→ TASK BRIEF
The reply should contain all the data below, repeated exactly, and none of the images.

→ RECORDS FOR THE EXERCISE

<<<<

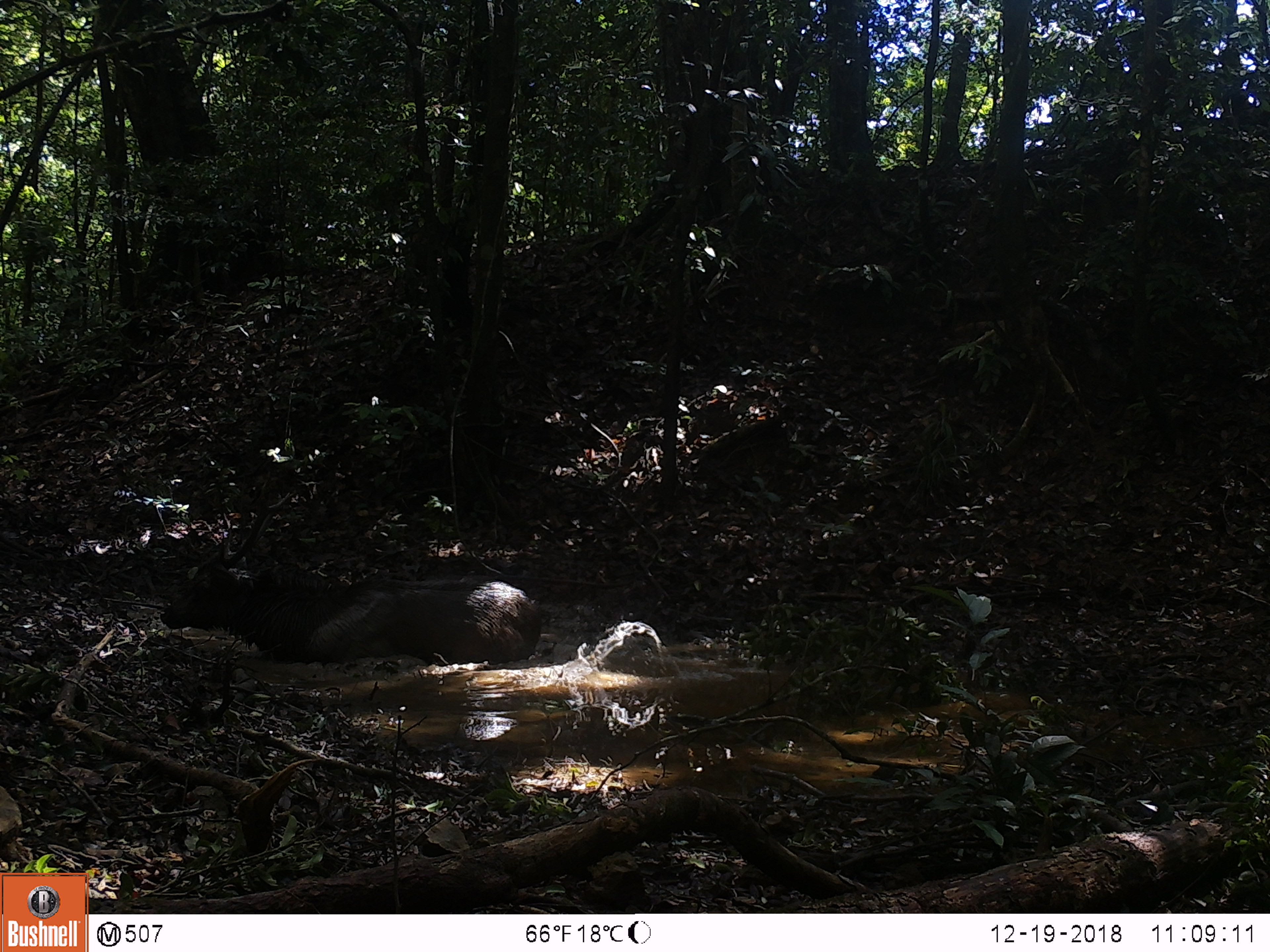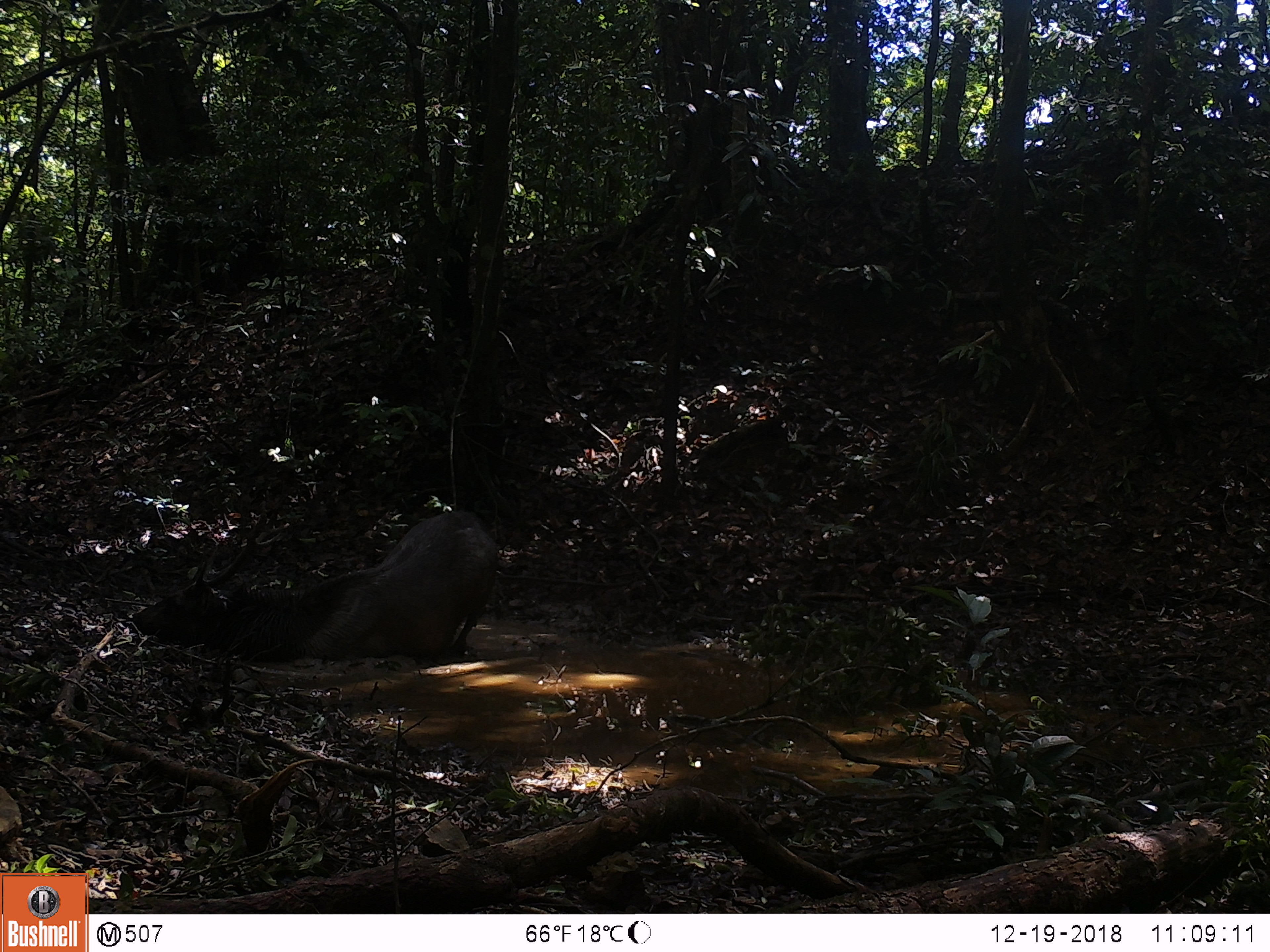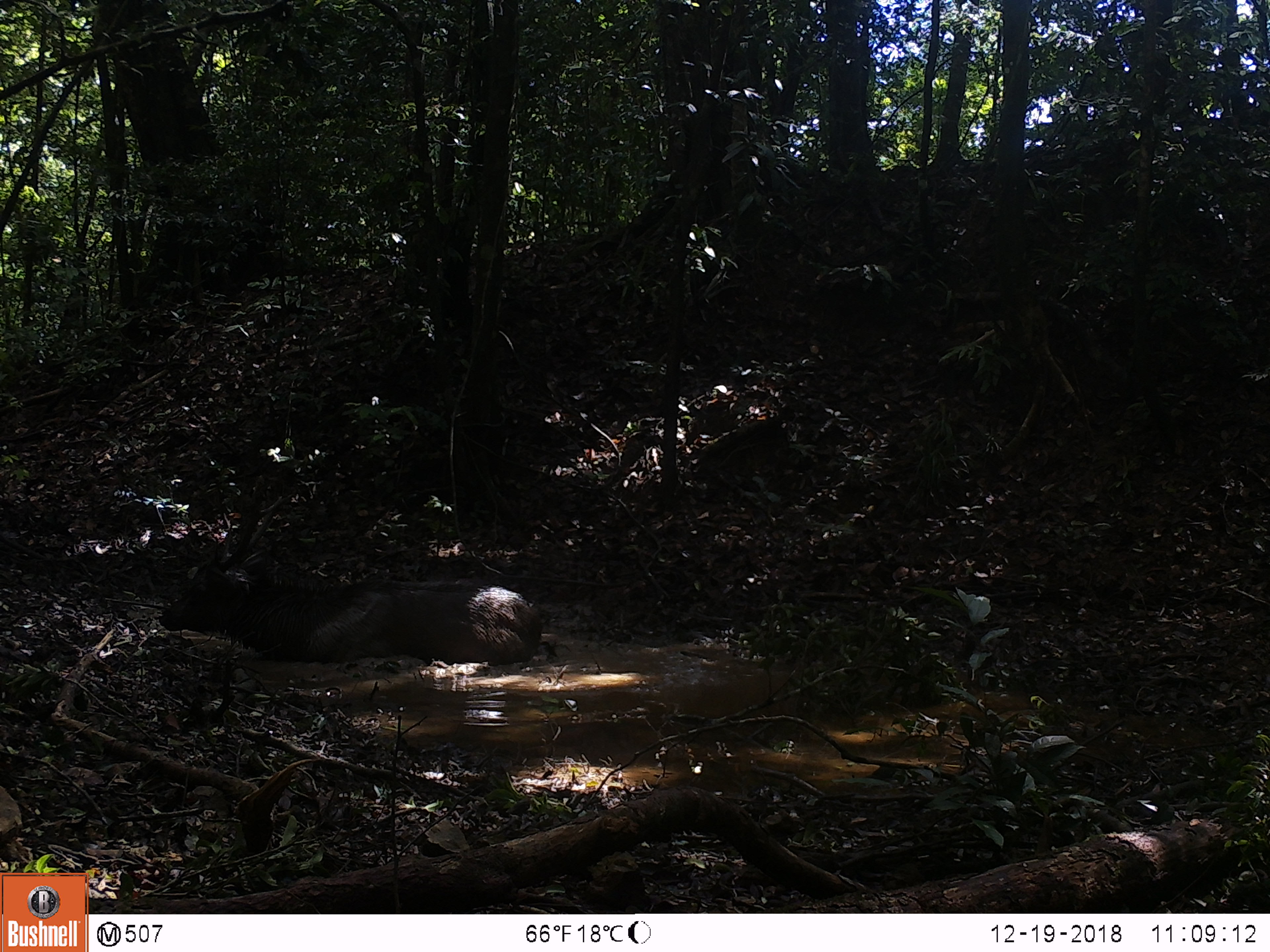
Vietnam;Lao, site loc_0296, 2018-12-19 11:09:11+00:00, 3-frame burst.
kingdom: Animalia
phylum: Chordata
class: Mammalia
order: Artiodactyla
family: Cervidae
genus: Rusa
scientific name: Rusa unicolor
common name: sambar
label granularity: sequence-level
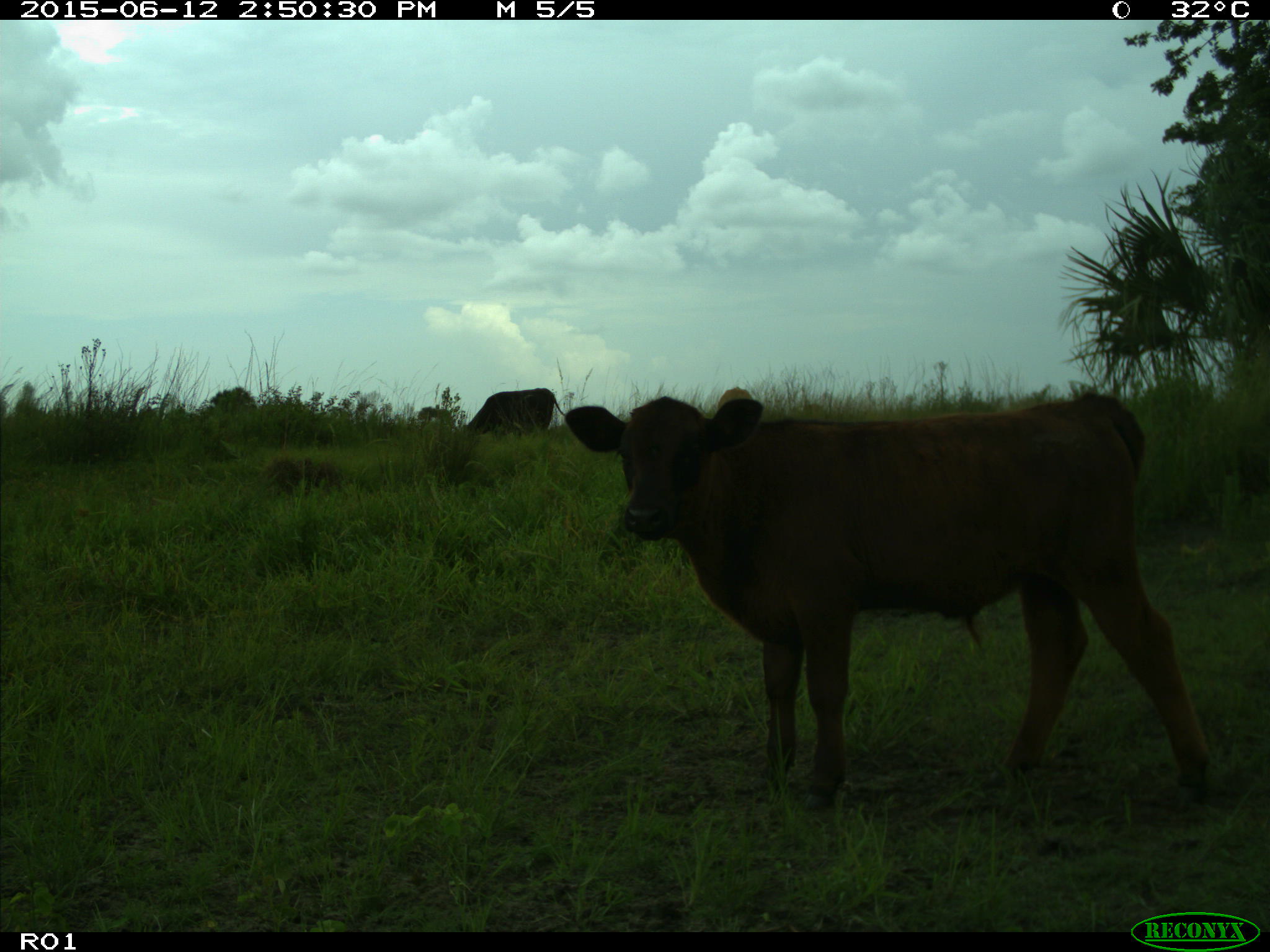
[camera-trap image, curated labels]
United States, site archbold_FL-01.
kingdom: Animalia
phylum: Chordata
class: Mammalia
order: Artiodactyla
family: Bovidae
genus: Bos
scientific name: Bos taurus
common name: domestic cow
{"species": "Bos taurus (domestic cow)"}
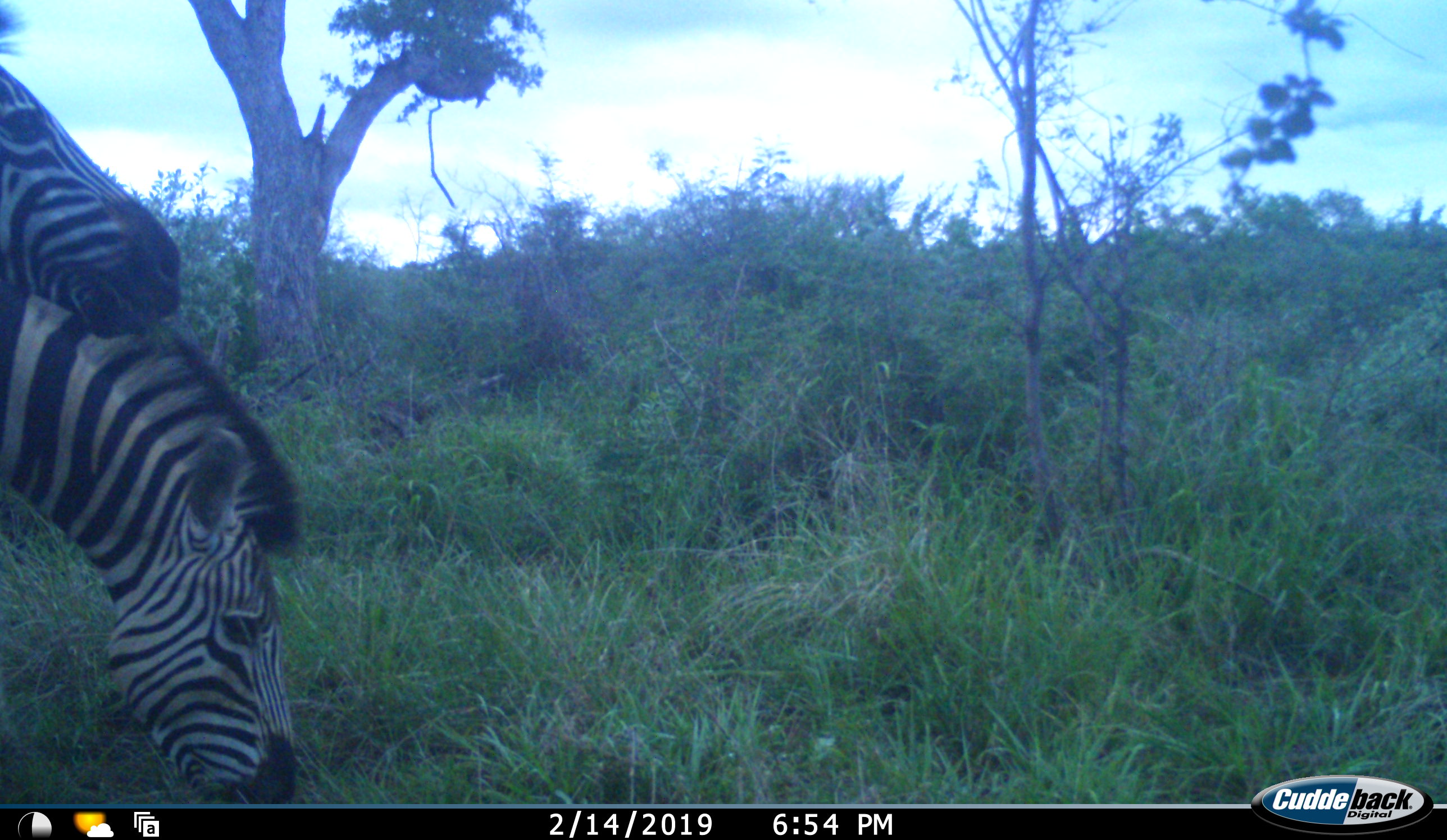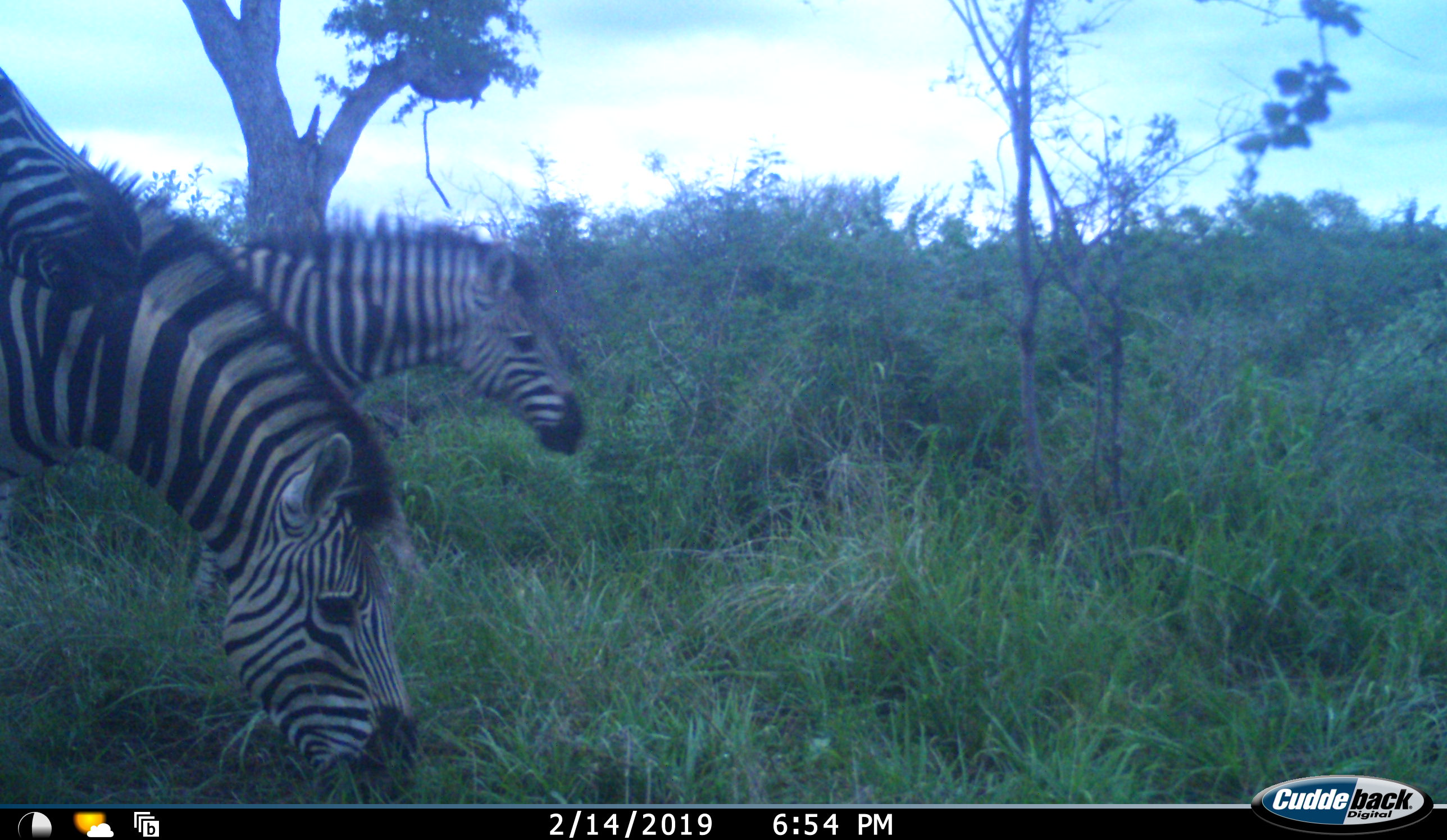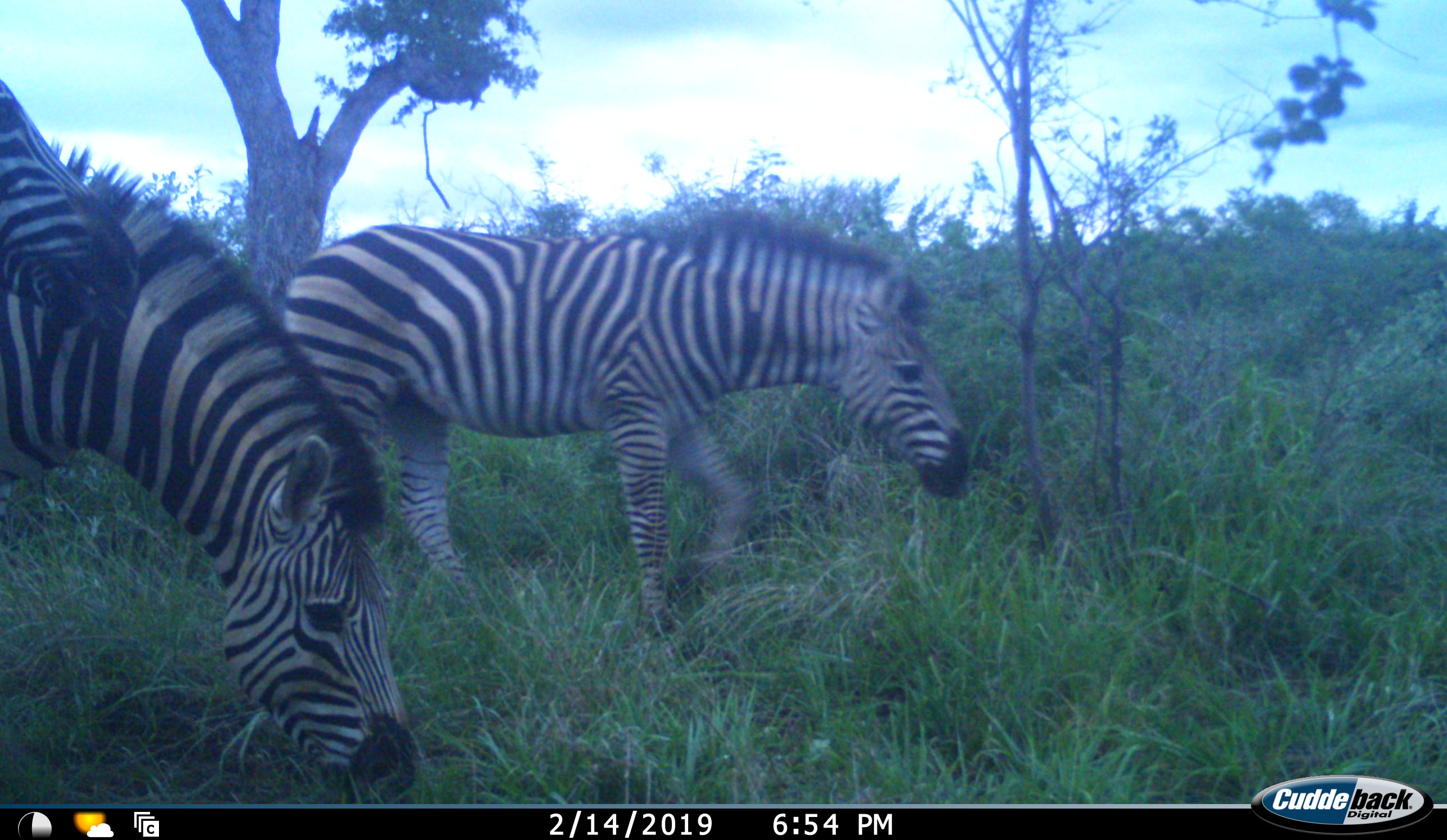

>>>>

→ EXERCISE SOLUTION
Vietnam;Lao, site loc_0296, 2018-12-19 11:09:11+00:00, 3-frame burst.
kingdom: Animalia
phylum: Chordata
class: Mammalia
order: Artiodactyla
family: Cervidae
genus: Rusa
scientific name: Rusa unicolor
common name: sambar
label granularity: sequence-level
[camera-trap image, curated labels]
United States, site archbold_FL-01.
kingdom: Animalia
phylum: Chordata
class: Mammalia
order: Artiodactyla
family: Bovidae
genus: Bos
scientific name: Bos taurus
common name: domestic cow
{"species": "Bos taurus (domestic cow)"}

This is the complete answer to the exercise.